In order to demonstrate the effectiveness of our ECFS-DEA, a simulated data consisting of 250 positive and 250 negative samples in a 40 dimensional space is constructed. 38 variables of them follow 38 normal distributions, each of which is independently and identically distributed and keeps a random mean value in range from 10 to 30 and a common standard deviation 0.01. The additional variable pair, i.e., miRNA-alternative 1 and miRNA-alternative 2, follows a bivariate normal distribution and has a clear category distinction. The mean vectors corresponding to positive and negative samples are (1,1)^T and (1.11,0.89)^T, respectively. Correspondingly, a same covariance matrix, which is expressed as $(\begin{matrix} 1 & 0.999 \\ 0.999 & 1 \end{matrix})$ , is kept.

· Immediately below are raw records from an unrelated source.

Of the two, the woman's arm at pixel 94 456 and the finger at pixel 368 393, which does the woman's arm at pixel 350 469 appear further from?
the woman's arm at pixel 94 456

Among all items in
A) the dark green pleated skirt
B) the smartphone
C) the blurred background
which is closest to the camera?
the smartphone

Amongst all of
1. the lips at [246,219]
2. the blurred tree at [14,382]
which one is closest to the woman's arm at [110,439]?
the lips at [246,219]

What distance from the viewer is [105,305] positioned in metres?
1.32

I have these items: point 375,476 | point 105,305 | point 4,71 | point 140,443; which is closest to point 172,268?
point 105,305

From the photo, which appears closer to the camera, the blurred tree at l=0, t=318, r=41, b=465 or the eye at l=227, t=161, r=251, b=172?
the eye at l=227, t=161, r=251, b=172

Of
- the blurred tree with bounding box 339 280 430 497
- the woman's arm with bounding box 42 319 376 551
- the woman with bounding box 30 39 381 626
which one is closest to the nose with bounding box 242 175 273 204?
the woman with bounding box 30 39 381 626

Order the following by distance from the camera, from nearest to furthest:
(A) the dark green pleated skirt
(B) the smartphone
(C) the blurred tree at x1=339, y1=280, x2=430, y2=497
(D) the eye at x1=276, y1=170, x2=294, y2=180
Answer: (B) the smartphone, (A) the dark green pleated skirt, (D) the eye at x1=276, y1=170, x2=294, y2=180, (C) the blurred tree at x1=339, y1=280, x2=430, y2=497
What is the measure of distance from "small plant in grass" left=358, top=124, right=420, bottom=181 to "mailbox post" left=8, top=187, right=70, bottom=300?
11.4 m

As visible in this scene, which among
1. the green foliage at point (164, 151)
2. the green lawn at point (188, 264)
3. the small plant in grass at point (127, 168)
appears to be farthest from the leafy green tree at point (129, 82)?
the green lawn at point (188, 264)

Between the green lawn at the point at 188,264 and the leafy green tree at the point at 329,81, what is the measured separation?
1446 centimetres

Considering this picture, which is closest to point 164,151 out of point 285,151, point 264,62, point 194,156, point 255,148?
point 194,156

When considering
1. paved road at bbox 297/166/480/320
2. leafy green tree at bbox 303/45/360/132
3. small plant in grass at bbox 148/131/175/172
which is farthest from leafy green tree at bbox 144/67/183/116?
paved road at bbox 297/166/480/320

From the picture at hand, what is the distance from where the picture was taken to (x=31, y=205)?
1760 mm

We made this simulated data in order to show the effectiveness of using LDA compared to RF. Considering the comparability with real data, we made the sample size to be 500. This data can be downloaded at http://bio-nefu.com/resource/ecfs-dea.

Using ECFS-DEA with LDA assigned as the base classifier, the significant variable pair is properly selected on the training set according to the accumulation of variable importance after 500 rounds of resampling, as shown in Fig. 8a. Meanwhile, the corresponding 2-D scatter plot, the ROC curve and the projection heatmap of the testing group are illustrated in turn, as shown in Fig. 8b, c and d. It can be seen in Fig. 8b that the testing set is 2-D but not 1-D linearly separable. The corresponding ROC curve is shown in Fig. 8c. As to Fig. 8d, a discrete projection from the expression levels of the selected variable pair (i.e., the classification results) is made. Samples are reordered according to the k-means cluster results of the projection values. It can be seen in Fig. 8d that a sample labeled 0 is misclassified, which corresponds to the blue point within the points labeled red in Fig. 8b.

Fig. 8 — Feature selection and validation on the simulated data using LDA. a Feature selection in a scatter plot form. b The 2-D scatter plot. c The ROC curve. d The projection heatmap

Figure 9 illustrates the variable selection results using kNN (k =5) on the simulated data after 500 rounds of resampling. In Fig. 9a, miRNA-alternative 1 and miRNA-alternative 2 are also intuitively selected. Correspondingly, the scatter plot, the ROC curve and the projection heatmap are listed in Fig. 9b, c and d, which show the effectiveness of choosing kNN as the base classifier on the simulated data.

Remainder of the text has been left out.